The first festival was held in 1997, with a simultaneous academic conference on the work of Daphne du Maurier and Cornish writing about place. This marked a collaboration between the new festival and the university's three departments in that county. Since then, both the festival and the university's Cornwall operations have grown. This year saw the 14th and most successful festival, and the university now has a purpose-built multidisciplinary campus, Tremough (shared with University College Falmouth), with an expanding student population.

In 2007, the centenary of Daphne du Maurier's birth, the Exeter Cornwall campus' main building was named after the writer and the centenary festival included an international academic conference, with an invited reception by the du Maurier family at Ferryside and a special edited volume of the journal Women: A Cultural Review.

At the Daphne du Maurier Festival 2009, Cornwall-based academics ran a successful series of literary talks in the Fowey Town Hall, known as the "Exeter University Sessions", covering topics such as Sabine Baring-Gould and his werewolf stories, Cornish women scientists and William Golding. This year, the university launched its Arts and Culture Strategy, aimed at closer formal relationships with the arts community with which its research and teaching have long engaged.

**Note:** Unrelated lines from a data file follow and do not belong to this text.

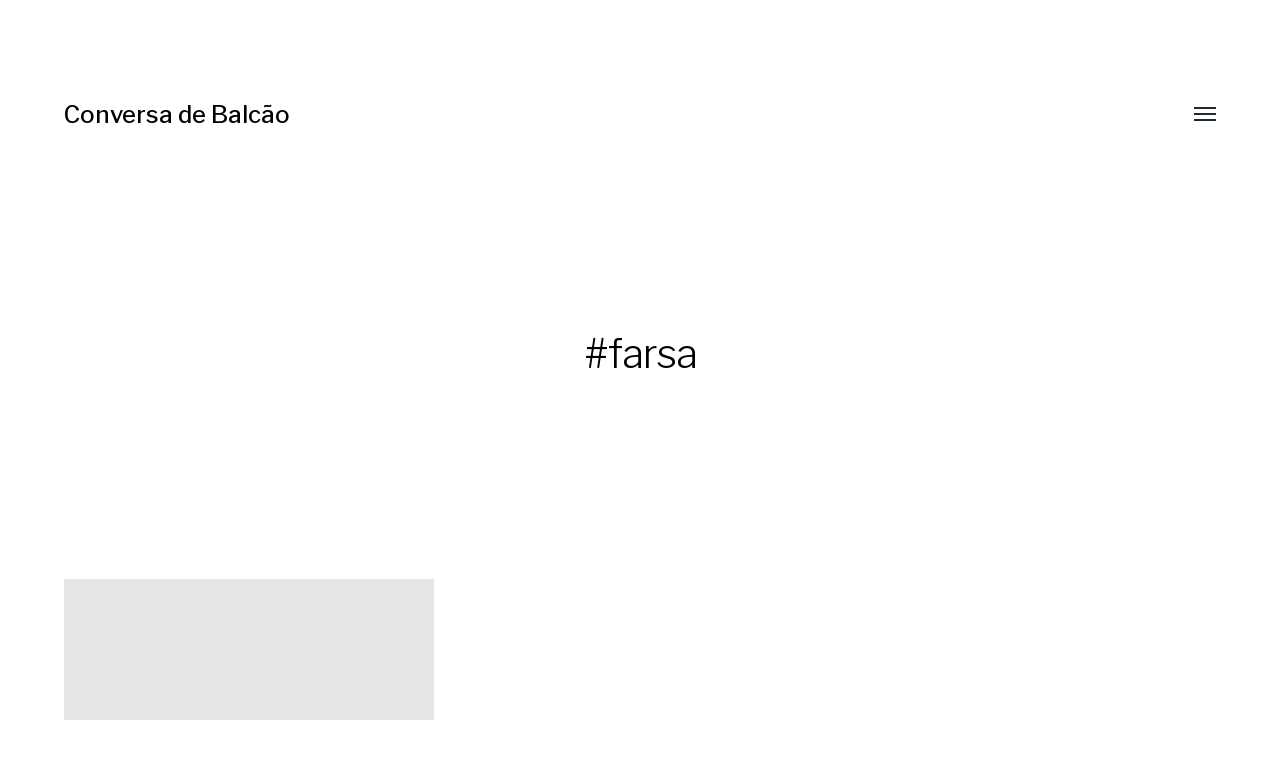

--- FILE ---
content_type: text/html; charset=utf-8
request_url: https://www.google.com/recaptcha/api2/aframe
body_size: 269
content:
<!DOCTYPE HTML><html><head><meta http-equiv="content-type" content="text/html; charset=UTF-8"></head><body><script nonce="DFTBnI7T1WONy7l2KrTZMQ">/** Anti-fraud and anti-abuse applications only. See google.com/recaptcha */ try{var clients={'sodar':'https://pagead2.googlesyndication.com/pagead/sodar?'};window.addEventListener("message",function(a){try{if(a.source===window.parent){var b=JSON.parse(a.data);var c=clients[b['id']];if(c){var d=document.createElement('img');d.src=c+b['params']+'&rc='+(localStorage.getItem("rc::a")?sessionStorage.getItem("rc::b"):"");window.document.body.appendChild(d);sessionStorage.setItem("rc::e",parseInt(sessionStorage.getItem("rc::e")||0)+1);localStorage.setItem("rc::h",'1768658479856');}}}catch(b){}});window.parent.postMessage("_grecaptcha_ready", "*");}catch(b){}</script></body></html>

The festival was part of its Cornwall profile-raising. More sessions were held, together with life writing workshops; Fowey Hotel hosted a specially composed play about Gerald du Maurier, Peter Pan and the young writer Daphne; and, as an extension of the festival's geographic reach, the Tremough Campus held a day of events on subjects ranging from John Keats and the West Country, myths of wrecking and piracy, and Laura Knight and the Newlyn School, with Sarah Dunant and Louis de Bernières as star turns.

This is a moderately sized 10-day festival on a small site, funded mainly by Cornwall Council but also supported by bookshops, Virago Press and local businesses. As part of the council's budget review (even before the draconian cuts were announced), an economic impact study of the 2010 festival was commissioned, the results of which will feed into deliberations about future funding.

In 2009, the National Coordinating Centre for Public Engagement held a seminar on universities and festivals, gathering evidence and ideas about the relationship between the two. The NCCPE has established with the University of Cambridge a Festivals Research Project to explore the involvement of students in festivals, and devise models for effective engagement. The aim is to develop case studies, provide a research toolkit for public engagement ambassadors to use in evaluation of festival activity, and create short-term student volunteering opportunities.

One example at this year's festival was a recent Exeter English graduate, Beatrice Underwood, who gave a well-attended talk on popular novelist Rosamunde Pilcher's fictional Cornwall and its huge impact on German tourism to the UK.

It may seem absurd at this sober time to advocate the growth of university-supported festivals. Threats of large cuts across the public sector, with the Arts Council and universities having ruthlessly to prioritise, may suggest a retrenchment of non-essential cultural activities. But as the Arts Council chair, Liz Forgan, has reminded us, recessionary times are precisely when the arts come into their own and are more vital than ever. Like other kinds of cultural event, festivals can raise spirits, offer platforms for debate and refocusing of future possibilities, and bring together international artists and audiences to refresh our imaginations.

The literature festival - even if often criticised for its predominantly white, female and ageing audiences - has a large and growing popular appeal to the general public with which universities must remain in dialogue. In hard times, arts organisations are eager to work together to maximise resources and maintain high-profile events, especially outside London, in the run-up to the Olympics. The demoralising disappearance of essential funds and sponsors can be countered by university-led or -bolstered initiatives that support local, regional and national communities to struggle through the lean months and years to come.